### PROBLEM DESCRIPTION:
In the lines that begin with the line containing "Arabische Prinzessin Kostüm" and end with the line containing "Lexar LMSSIPL256G-BNANG, Professional", replace "Vintage" with "Retro" and leave everything else unchanged. Write out only those lines.

+++ DATA FOR REVIEW +++

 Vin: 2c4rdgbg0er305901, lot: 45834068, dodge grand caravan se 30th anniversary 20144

+++
+++ DATA FOR REVIEW +++

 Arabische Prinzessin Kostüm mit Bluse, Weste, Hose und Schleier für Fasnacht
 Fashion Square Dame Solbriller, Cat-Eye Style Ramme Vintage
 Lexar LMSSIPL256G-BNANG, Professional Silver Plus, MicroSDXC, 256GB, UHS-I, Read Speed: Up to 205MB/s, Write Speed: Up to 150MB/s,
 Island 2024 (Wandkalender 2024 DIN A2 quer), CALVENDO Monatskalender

+++

### YOUR RESPONSE:
 Arabische Prinzessin Kostüm mit Bluse, Weste, Hose und Schleier für Fasnacht
 Fashion Square Dame Solbriller, Cat-Eye Style Ramme Retro
 Lexar LMSSIPL256G-BNANG, Professional Silver Plus, MicroSDXC, 256GB, UHS-I, Read Speed: Up to 205MB/s, Write Speed: Up to 150MB/s,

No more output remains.